I strongly disagree. Yes, speaking is more important than reading, but being illiterate in a modern society is not fun. And as the other comment said, having to use your phone all the time gets old really fast.
> German is probably easier for European-language speakers to learn though.
This is a bit of an understatement. Japanese is a category-V language, taking an estimated 88 weeks of full-time study to learn, while German is a category-II language taking just 30 weeks.
Australia "what countries have you been to and when" is fun, if you have traveled a bit. I thought being to Tunisia during arab spring and China and Russia might be issues! Overall it was hours of paperwork. Wife's grandmothers maiden name kinda crap in there too IIRC. Upside is Citizenship was relatively easy after this (because you have done PR already). Just had to learn some stuff about what happens in Canberra :-).
It took me almost two years to get my permanent visa in Australia (Liberals were in power at the time and had just gutted the immigration department shortly before I applied).
However, I did not have any issues with the bridging visa. It gave me full rights to employment, medicare, and fair taxation (unlike the Work and Holiday Visa I started with, which drastically limited my ability to work, had me paying all medical expenses out-of-pocket, and taxed all my income at the highest tax bracket), and I traveled overseas a few times on it without any issues.

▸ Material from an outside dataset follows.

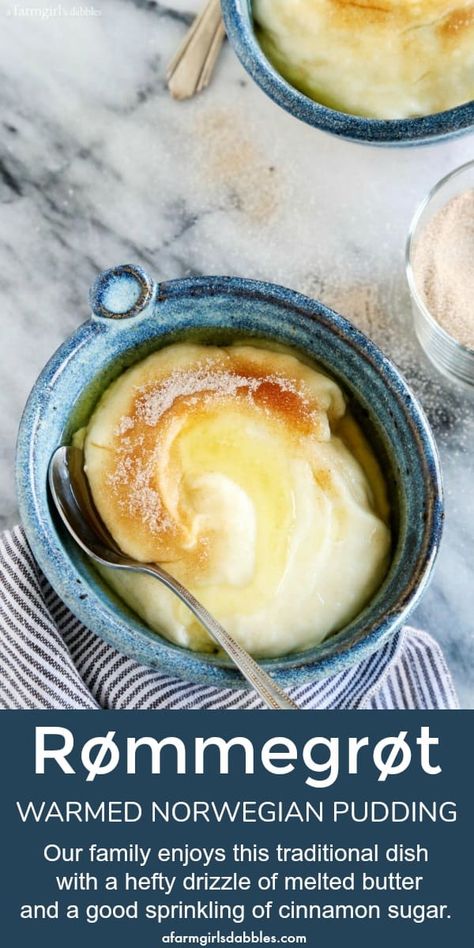 Rømmegrøt is a warmed Norwegian pudding eaten with a drizzle of melted butter and a good sprinkling of cinnamon, a longtime family tradition. #rommegrot #rommegrotrecipe #norwegian #tradition Flan, Norwegian Desserts Easy, Norwegian Traditional Food, Valentine Recipes Easy, Authentic Norwegian Recipes, Whole Milk Dessert Recipes, Scandinavian Recipes Traditional, Norwegian Rommegrot, Norwegian Desserts Traditional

The application fees were expensive, but the bridging visa more than made up for it. I made much more money on the bridging visa than it cost me to apply, so even if my application had been rejected, I would have come out far ahead financially and had a lovely 2-year working holiday in Australia — far better than what the Work and Holiday Visa offers.
Some of the US citizen-facing services are very backlogged too. For example, it's around 18 months to get a response when you apply for the US-Canada travel fast lane ("NEXUS").
It is at least valid in the meantime, and doesn’t affect travel rights like the immigration examples mentioned in various countries, but I agree that this is mildly annoying.